***** EXTRAIT À LIRE *****
On ne souligne pas assez souvent en effet le rôle essentiel tenu
par Gabriel Fauré dans l’évolution de la musique
française à la charnière des dix-neuvième
et vingtième siècle, en tant que compositeur et
pédagogue, la subtilité de son univers poétique,
l’audace de ses constructions harmoniques et la quasi-perfection
de sa prosodie. Sous l’apparent classicisme du maître se
manifeste par ailleurs une réelle modernité. Il en
résulte des pièces d’une grâce et d’une
délicatesse infinies, terriblement exigeantes pour leurs
interprètes en ce qu’elles réclament de
subtilité, d’élégance et de parfaite fusion
entre la voix et le piano. La moindre tentation démonstrative
aboutirait immanquablement à un échec cuisant.
Le récital s’ouvre avec La Bonne Chanson, cycles de mélodies inspirées de poèmes de Verlaine, composées entre 1892 et 1894 par Fauré
et dédiées à sa muse Emma Bardac. Dans
l’oeuvre du poète lorrain, le compositeur a puisé
neuf pièces de façon à construire le récit
d’un amour, de sa naissance jusqu’aux noces. Ce recueil
constitue incontestablement le chef-d’oeuvre mélodique de
Fauré, par sa grâce mélodique et harmonique comme
par la cohérence de sa construction. Michaël Levinas
souligne à raison que La Bonne Chanson est une « forme globale » avec des motifs pianistiques unificateurs. Les Vingt Mélodies,
publiées en 1897 et remaniées en 2006, notamment sur des
poèmes d’Armand Sylvestre, sont de facture plus classique
dans la forme. Le recueil s’achève avec le
délicieux Après un rêve, inspiré d’une
poésie toscane anonyme traduite en vers par le poète
Romain Bussine. Il est à noter que les deux interprètes
ont tenu à effectuer un travail sur la prononciation et
l’accentuation pour revenir au plus près des
sonorités de la langue française à la fin du
dix-neuvième siècle.
*****
*TRAVAIL À FAIRE*
1. Répondez aux questions suivantes d'après le texte sur Fauré :
(a) Que se manifeste-t-il sous l'apparent classicisme du maître ?
(b) Entre quelles années La Bonne Chanson a-t-elle été composée ?
(c) Quel poète a traduit en vers la poésie toscane qui a inspiré Après un rêve ?
2. Recopiez, s'il vous plaît, le passage du texte sur Fauré qui commence par « On ne souligne » et se poursuit jusqu'à « un échec cuisant. ».
3. Écrivez la suite du texte sur Fauré en partant de sa dernière phrase.
Les lignes ci-après proviennent d'une source distincte.
***** DONNÉES *****
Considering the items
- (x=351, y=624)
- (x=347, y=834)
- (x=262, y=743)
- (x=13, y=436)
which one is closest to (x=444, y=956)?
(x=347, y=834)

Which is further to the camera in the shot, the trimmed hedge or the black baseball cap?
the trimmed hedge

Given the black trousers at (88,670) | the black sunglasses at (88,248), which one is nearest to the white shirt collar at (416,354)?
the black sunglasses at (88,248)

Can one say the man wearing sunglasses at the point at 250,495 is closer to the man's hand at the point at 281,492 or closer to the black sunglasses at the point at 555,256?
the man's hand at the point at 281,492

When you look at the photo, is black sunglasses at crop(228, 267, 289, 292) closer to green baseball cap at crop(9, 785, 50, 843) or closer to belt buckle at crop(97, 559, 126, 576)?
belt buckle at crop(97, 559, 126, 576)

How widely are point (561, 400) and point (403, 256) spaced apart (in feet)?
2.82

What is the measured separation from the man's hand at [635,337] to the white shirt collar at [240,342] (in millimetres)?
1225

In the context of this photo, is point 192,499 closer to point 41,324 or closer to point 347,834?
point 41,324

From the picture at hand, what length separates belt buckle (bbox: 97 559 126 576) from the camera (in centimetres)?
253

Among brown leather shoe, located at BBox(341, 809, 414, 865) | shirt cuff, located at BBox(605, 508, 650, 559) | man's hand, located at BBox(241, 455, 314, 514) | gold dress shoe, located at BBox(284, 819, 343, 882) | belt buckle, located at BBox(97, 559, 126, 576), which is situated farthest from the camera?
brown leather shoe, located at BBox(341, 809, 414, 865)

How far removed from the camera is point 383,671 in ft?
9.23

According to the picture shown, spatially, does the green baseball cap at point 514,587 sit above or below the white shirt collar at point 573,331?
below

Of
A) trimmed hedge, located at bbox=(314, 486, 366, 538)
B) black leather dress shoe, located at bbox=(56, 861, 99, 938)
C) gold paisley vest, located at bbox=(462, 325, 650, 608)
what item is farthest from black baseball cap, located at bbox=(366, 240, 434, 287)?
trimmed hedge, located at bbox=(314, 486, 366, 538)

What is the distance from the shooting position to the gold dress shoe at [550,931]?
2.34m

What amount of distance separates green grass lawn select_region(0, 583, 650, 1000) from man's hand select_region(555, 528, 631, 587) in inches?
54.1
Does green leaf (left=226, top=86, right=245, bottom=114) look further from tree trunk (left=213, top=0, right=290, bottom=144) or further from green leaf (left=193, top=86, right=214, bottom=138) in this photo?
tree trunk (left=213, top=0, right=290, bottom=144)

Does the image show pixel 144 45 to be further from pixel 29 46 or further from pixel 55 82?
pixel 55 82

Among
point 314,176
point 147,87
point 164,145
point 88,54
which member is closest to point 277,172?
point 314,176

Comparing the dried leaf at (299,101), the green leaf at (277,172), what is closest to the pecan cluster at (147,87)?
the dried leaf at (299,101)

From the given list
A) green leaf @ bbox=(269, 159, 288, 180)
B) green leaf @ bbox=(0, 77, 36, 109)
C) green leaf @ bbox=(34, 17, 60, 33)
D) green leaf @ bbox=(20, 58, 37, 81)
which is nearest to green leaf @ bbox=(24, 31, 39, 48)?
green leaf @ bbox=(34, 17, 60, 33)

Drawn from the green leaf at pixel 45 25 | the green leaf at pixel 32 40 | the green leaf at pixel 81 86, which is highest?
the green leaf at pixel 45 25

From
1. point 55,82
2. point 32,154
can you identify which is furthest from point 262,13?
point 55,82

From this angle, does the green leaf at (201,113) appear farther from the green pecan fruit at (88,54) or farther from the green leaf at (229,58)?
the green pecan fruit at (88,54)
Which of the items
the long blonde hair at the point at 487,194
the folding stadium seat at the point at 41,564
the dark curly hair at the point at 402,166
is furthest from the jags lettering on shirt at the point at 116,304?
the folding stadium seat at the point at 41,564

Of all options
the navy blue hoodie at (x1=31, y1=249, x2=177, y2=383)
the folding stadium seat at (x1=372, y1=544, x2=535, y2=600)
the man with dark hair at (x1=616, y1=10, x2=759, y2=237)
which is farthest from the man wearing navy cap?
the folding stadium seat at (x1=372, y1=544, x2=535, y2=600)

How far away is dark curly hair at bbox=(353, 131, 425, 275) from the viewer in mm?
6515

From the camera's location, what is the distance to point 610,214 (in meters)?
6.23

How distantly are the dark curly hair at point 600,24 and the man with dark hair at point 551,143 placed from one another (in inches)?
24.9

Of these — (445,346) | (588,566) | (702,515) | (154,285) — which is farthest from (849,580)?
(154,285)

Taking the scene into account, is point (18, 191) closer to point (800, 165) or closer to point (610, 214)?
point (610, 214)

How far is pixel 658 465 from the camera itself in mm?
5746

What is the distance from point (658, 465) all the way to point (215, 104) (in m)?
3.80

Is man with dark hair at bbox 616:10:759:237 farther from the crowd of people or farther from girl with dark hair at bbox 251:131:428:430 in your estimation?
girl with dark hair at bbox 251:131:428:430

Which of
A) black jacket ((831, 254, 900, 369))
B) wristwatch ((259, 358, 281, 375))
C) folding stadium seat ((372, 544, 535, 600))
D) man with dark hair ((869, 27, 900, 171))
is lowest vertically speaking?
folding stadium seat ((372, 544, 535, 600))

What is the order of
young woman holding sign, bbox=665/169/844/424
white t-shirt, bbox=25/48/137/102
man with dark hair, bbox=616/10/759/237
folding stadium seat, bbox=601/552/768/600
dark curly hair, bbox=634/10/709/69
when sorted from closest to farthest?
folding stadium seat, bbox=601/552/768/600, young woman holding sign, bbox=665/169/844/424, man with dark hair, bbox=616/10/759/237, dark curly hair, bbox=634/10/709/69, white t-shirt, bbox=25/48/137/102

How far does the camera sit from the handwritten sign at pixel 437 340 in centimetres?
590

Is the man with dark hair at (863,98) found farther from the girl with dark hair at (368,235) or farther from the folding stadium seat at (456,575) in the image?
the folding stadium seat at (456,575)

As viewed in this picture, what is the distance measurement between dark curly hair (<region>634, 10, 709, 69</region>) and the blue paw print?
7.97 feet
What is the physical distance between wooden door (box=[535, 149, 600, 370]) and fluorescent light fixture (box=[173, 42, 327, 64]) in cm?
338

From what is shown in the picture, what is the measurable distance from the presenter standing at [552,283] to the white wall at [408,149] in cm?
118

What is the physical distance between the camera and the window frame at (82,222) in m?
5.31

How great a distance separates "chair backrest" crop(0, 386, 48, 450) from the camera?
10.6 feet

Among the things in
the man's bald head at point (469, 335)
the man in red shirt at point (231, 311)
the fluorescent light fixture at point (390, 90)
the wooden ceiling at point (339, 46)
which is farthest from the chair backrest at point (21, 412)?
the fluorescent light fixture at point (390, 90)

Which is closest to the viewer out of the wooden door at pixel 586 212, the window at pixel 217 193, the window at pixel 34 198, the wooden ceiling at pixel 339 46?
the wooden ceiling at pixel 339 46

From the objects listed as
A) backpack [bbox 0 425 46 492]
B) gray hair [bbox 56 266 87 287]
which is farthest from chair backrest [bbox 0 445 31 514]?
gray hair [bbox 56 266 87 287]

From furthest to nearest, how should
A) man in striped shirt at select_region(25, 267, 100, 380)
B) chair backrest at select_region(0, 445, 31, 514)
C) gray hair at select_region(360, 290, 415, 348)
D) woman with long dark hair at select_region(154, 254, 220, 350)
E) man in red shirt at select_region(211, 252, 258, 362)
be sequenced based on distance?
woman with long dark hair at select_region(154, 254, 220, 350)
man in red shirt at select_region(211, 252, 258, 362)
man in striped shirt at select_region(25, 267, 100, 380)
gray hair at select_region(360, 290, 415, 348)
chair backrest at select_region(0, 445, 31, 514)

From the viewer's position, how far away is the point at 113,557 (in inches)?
*****
*CORRIGÉ*
1.
(a) Une réelle modernité.
(b) Entre 1892 et 1894.
(c) Romain Bussine.

2.
On ne souligne pas assez souvent en effet le rôle essentiel tenu
par Gabriel Fauré dans l’évolution de la musique
française à la charnière des dix-neuvième
et vingtième siècle, en tant que compositeur et
pédagogue, la subtilité de son univers poétique,
l’audace de ses constructions harmoniques et la quasi-perfection
de sa prosodie. Sous l’apparent classicisme du maître se
manifeste par ailleurs une réelle modernité. Il en
résulte des pièces d’une grâce et d’une
délicatesse infinies, terriblement exigeantes pour leurs
interprètes en ce qu’elles réclament de
subtilité, d’élégance et de parfaite fusion
entre la voix et le piano. La moindre tentation démonstrative
aboutirait immanquablement à un échec cuisant.

3.
Le chant de Magali Léger
s’impose par sa légèreté et son naturel. La
cantatrice joue d’un timbre ensorcelant,
s’épanouissant dans l’aigu comme une fleur
capiteuse, et confirme ses affinités avec la musique
française, après de sublimes Laoula et Leïla. Sa
maîtrise du souffle et de la coloration lui autorise les plus
délicates inflexions et les plus précises nuances. On
s’abandonne avec ivresse à ce chant angélique qui
épouse si étroitement la partie pianistique. Maître
d’oeuvre de cet enregistrement, Michaël Levinas
maîtrise avec science et délicatesse l’univers
harmonique complexe de Fauré. Rarement avons-nous
l’occasion d’entendre pareille fusion entre la voix et le
clavier, tous deux rivalisant de souplesse et de raffinement et
refusant tout effet démonstratif. Ce récital se
déguste comme un plat subtil, chacune des mélodies
constituant une aventure musicale intime. Il a de surcroît
l’immense mérite de nous rappeler quel maître de la
mélodie était Fauré, dont la grammaire a
trouvé ici deux interprètes idéaux.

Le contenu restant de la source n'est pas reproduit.